Al soldado del Primero de Iowa le había dicho que tenía turno de guardia y el hombre le había respondido: «Bien, imagínate que te encuentras en Brice y que notas que los rebeldes están cerca, que puedes olerlos. Ves que se mueve algo en el campo y apuntas con el fusil. Tienes que creerte lo que estás haciendo, porque si no, ¿a qué has venido?» Dennis no le había dicho que él hubiera preferido no encontrarse allí. El soldado le habría hecho preguntas, habría querido saber por qué.

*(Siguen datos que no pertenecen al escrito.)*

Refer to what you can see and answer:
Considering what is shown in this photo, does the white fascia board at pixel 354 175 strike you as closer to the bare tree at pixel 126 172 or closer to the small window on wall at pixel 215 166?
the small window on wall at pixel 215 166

Estaba de pie entre los matorrales, dando manotazos a los insectos que zumbaban a su alrededor. Sacó el porro del bolsillo y lo encendió, chupó con fuerza para darle una buena calada y lanzó el humo a los bichos con la esperanza de que se pusieran ciegos y se marchasen. Se preguntó si los soldados de la guerra de Secesión fumarían hierba, como en Vietnam. Se preguntó si dirían «puta guerra» como los soldados en las películas bélicas. Lo decían más en las de Vietnam que en las de la Segunda Guerra Mundial. Debía preguntárselo a Robert. Probablemente no lo sabría, pero seguro que tendría alguna respuesta. Robert era la persona con más dominio de sí mismo que había conocido nunca. Como cuando había tenido a Arlen delante, sin quitarle los ojos de encima, y había dejado la pistola sobre la mesa de la cocina sin mirarla siquiera. Sólo se trataba de un objeto que llevaba casualmente en el maletín. Gracias a la hierba, pasaron rápidamente por su cabeza todos los momentos memorables protagonizados por Robert. Cuando le había dicho a Walter Kirkbride que quería ser uno de los chicos de color de su escolta. Cuando lograba que, hiciera lo que hiciese, todo pareciera fácil. Cuando le había hecho la oferta tras conducirle poco a poco hasta el cruce, hasta la encrucijada, y explicarle lo que significaba. Cuando le había dicho: «Es imposible que te acusen de narcotráfico. Tú estás al margen de todo. ¿Que un día arrestan al contable del Gran Espectáculo de Saltos? Tú eres el primer sorprendido.» Y cuando había añadido: «Colega, si un chico lanzado como tú no es capaz de manejar una situación como ésa…»

El chico lanzado se encontraba ahora a oscuras, sosteniendo una réplica de un fusil de la guerra de Secesión que pesaba cuatro kilos y medio. Lejos de correr ningún riesgo.

Dennis echó a andar con el fusil en dirección a las tenues luces que se divisaban en el campamento de los civiles.